Aurelius Chrysippus lay face up in this mess. I recognised the grey hair and spade-shaped beard. I tried not to look at his face. Someone had closed his eyes. One sandalled foot was bent under the other leg, probably a result of the vigiles flipping the body. The other foot was bare. Its sandal lay two strides away, dragged off, with a strap broken. That would have happened earlier.

`I'll find something to cover him.' The scene shocked even Fusculus. I had seen him before in the presence of grisly corpses, accepting them as matter-of-factly as any of the vigiles, yet here he had become uncomfortable.

I held up a hand to stop him. Before he went searching for material to drape on the remains, I tried to work out the course of events. `Wait a moment. What do you think, Fusculus? I assume he was on the marble when found? But all this must have taken some time to achieve. He didn't give up easily.'

`I doubt if he was taken by surprise – a room this size, he must have seen whoever was coming.'

`No one heard him call for help?'

`No, Falco. Maybe he and the killer talked first. Maybe a quarrel developed. At some point they grappled. Looks as if one party at least used a chair to fence with; probably both. That was just one phase of the fight. I reckon the opponent had him on the ground by the end, and he was face down, scrabbling to escape what was being done to him. That was how it finished.'

`But before that he and the assailant – or assailants? – had been eyeballing. He knew who it was.'

`The clincher!' agreed Fusculus. `The assailant knew there would be consequences unless this one was finished off.' `Chrysippus. That's his name.'

`Right. Chrysippus.'

We afforded him politeness. But it was hard to think of what remained as having been a man who lived like us not long before.

I moved nearer. To do so I had to wade through a carpet of bloodspotted papyrus – scrolls that were still rolled, and others that had shot open as they fell, unravelling and then tearing as the fight progressed. These scrolls must have been out that morning, in position to be worked on in some way. There was no sign that they had been wrenched from the pigeonholes, which all looked well ordered, and anyway the wreckage lay too far from the walls of this immensely spacious room for that to have happened. They must have come from the tables that stood at intervals, one still containing a stacked pile of unboxed documents.
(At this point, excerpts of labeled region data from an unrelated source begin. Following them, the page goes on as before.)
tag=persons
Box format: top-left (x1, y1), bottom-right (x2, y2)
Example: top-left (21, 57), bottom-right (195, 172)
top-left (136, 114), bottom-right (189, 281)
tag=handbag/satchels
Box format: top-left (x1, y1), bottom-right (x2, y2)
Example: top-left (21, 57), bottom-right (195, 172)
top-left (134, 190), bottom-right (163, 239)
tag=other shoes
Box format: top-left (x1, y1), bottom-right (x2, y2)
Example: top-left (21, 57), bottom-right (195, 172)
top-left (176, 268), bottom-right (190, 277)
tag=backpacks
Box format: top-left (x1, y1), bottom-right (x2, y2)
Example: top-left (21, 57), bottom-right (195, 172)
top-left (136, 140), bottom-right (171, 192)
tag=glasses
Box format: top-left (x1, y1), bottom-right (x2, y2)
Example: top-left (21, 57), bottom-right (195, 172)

`You can see it was a face-to-face issue at some point,' Fusculus said. `Some of the punches were landed from in front.' Quietly he added, `And the other business.'

The `other business' was both inventive and horrible.

Avoiding various viscous pools, I stepped carefully right up to the corpse. Kneeling beside it, I agreed with Fusculus. One cheek had been jellied. Fusculus waited for me to comment on the rest. `Ouch! Very creative…'

Jammed up one of the dead man's nostrils was a wooden rod, the kind that scrolls are wound on. When it was shoved up his nose, the pain must have been appalling, though I did not think it would have killed him. Not unless it broke the skull bones and punctured the brain cavity. Somebody who loathed him would have felt better for doing this – but afterwards he would have been left with an opponent who was in agony and furious, yet still alive and able to identify whoever had struck him in this vicious way.

I took hold of the blood-drenched rod, with distaste, and tugged it free. Blood came with it, but no brain. No; this had not been fatal.

`This peculiar pile driving would have been most easily accomplished from the rear, Fusculus. Grab him with one arm, then ram him. Your free fist has the rod and jerks. The blow is towards you, and upwards.'

`Hard.'

`Hard!'

The end of the scroll rod now had no finial; I knew there had been one at some stage, because beneath the bright gore at the rod's tip was a short white area, its wood cleaner than the rest. The dowel had snapped, and the shorter part was tangled in the dead man's tunic folds, held by splinters on the ripped fibres of the tunic neck from which a long tear ran almost to the waist. When I laid the two broken parts side by side on the tesserae, the short end had a gilded knob in the shape of a dolphin on a tiny plinth. There was no sign anywhere of the missing finial from the longer end.

`A man,' I decided, to the unspoken but inevitable question.

`Almost certainly,' said Fusculus. Working on the Aventine, he must have met some tough women. He never discounted any possibility.

`Oh, a man,' I assured him gently, looking at the bruising from the fistfight that had battered Chrysippus into oblivion. Fist, and probably boot. And elbow. And knee. Headbutts. Hands clawing at clothing, which was ripped to shreds.